At the Feb. 23 roundtable, Chandler focused on the importance of supporting the efforts of small counties and local law enforcement to fight prescription pill abuse. Through his invitation, Perdue attended the roundtable and met Kerlikowske.
“It is so important to have discussions like we had yesterday with multiple groups and across party lines,” Chandler said in a statement. “But we also need to remember that our small communities are a critical part of that discussion. Our small towns and counties are the ones on the front lines, and they carry much of the burden of this epidemic. Sheriff Perdue’s perspective on the issue was greatly appreciated.”
“Myself and a couple other sheriffs talked with (Kerlikowske) for a couple minutes,” Perdue said. “I think the main thing that the roundtable discussion is its brought this problem to the forefront and made people aware of the problem we’re suffering in this state.
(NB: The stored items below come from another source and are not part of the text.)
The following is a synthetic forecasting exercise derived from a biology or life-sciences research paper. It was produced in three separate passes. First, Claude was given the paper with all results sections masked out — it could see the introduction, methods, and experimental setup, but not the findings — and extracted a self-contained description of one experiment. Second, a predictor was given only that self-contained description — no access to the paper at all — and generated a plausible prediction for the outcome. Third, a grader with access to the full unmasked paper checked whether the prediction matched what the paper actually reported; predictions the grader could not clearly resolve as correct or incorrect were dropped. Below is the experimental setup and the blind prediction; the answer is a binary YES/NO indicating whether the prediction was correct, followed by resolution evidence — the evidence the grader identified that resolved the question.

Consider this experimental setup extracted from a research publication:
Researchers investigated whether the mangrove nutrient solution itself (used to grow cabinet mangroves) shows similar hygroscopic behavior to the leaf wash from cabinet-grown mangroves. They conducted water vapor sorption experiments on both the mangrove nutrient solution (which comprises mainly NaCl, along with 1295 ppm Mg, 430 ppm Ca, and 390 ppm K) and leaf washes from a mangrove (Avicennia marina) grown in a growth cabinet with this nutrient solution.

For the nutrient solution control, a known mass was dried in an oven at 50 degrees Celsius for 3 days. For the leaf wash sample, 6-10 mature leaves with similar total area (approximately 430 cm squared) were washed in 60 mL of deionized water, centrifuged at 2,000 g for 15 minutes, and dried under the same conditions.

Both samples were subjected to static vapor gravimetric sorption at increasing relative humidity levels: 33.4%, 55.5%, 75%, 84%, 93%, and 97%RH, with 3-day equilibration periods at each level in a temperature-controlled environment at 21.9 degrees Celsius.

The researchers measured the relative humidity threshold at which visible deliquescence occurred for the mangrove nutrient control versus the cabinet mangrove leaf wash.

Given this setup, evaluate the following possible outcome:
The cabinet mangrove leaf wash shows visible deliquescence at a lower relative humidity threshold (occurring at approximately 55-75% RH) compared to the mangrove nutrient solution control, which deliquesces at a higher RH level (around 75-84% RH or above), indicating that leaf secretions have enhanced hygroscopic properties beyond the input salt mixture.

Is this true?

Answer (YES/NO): NO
If nothing else, it’s put the spotlight on it.”
Chandler also focused his remarks on the KASPER system which he helped create in 1999. KASPER, the Kentucky All Schedule Prescription Electronic Reporting system, is a prescription pill monitoring program.
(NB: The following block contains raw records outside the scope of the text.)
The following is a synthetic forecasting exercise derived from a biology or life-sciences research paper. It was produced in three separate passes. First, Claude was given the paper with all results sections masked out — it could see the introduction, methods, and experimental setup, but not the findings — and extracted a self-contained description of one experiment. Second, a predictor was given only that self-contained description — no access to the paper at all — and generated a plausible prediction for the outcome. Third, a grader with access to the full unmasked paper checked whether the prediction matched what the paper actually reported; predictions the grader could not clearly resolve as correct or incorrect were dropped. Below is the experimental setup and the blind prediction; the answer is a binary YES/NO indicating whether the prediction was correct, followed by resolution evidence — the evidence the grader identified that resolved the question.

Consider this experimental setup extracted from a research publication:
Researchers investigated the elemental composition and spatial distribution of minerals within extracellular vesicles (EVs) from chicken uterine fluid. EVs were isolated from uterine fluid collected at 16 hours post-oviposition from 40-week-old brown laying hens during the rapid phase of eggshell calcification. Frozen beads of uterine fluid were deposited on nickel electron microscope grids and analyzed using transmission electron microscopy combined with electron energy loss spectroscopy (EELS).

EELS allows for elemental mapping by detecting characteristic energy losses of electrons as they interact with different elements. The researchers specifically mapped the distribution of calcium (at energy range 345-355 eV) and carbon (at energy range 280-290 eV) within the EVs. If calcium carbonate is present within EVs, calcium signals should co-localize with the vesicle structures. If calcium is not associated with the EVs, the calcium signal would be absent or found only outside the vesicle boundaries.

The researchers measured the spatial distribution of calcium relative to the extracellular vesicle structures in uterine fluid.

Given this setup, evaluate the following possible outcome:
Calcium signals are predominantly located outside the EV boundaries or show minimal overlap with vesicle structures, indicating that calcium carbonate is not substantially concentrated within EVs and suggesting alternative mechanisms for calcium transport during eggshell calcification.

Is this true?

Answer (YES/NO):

Because of its success in Kentucky, the program was used as a national model for NASPER, the National All Schedule Prescription Electronic Reporting system. NASPER was signed into law in 2005, and never received full funding.
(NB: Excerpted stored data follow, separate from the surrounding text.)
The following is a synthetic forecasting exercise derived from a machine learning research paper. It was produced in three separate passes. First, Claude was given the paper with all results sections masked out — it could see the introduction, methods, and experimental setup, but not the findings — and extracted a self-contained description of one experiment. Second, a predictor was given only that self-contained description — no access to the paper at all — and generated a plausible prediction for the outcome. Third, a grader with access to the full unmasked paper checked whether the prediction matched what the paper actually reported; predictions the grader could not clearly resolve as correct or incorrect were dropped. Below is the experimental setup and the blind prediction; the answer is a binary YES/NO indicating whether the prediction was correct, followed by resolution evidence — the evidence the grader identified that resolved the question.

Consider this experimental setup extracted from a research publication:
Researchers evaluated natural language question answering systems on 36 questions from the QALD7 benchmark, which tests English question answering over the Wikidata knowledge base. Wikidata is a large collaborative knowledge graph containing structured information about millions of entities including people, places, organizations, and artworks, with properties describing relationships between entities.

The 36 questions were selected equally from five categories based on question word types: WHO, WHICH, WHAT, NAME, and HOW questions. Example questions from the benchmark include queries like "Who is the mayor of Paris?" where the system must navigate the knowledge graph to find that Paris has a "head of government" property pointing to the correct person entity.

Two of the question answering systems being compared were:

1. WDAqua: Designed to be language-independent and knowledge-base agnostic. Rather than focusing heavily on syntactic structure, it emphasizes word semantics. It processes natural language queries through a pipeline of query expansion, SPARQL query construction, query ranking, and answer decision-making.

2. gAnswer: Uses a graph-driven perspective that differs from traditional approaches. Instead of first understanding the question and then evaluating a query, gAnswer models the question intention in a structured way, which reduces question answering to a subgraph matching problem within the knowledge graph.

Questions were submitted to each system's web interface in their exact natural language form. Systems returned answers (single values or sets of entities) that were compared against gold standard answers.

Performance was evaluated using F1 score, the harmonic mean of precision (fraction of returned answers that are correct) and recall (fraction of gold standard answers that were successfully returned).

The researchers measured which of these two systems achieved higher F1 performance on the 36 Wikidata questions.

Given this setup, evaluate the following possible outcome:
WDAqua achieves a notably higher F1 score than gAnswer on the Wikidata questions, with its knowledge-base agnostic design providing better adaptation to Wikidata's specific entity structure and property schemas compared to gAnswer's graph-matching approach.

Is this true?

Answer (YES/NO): NO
“I am so glad Director Kerlikowske came to Kentucky and sparked this conversation. It was one we desperately needed to have,” Chandler said. “We are facing a drug epidemic in Central Kentucky, and this isn’t a problem that local sheriffs, Chrysalis House, UK, KASPER, or even the federal government can fight on their own. We all have to work together on all levels from local, to state, to federal to fight this epidemic. Today was a big first step.”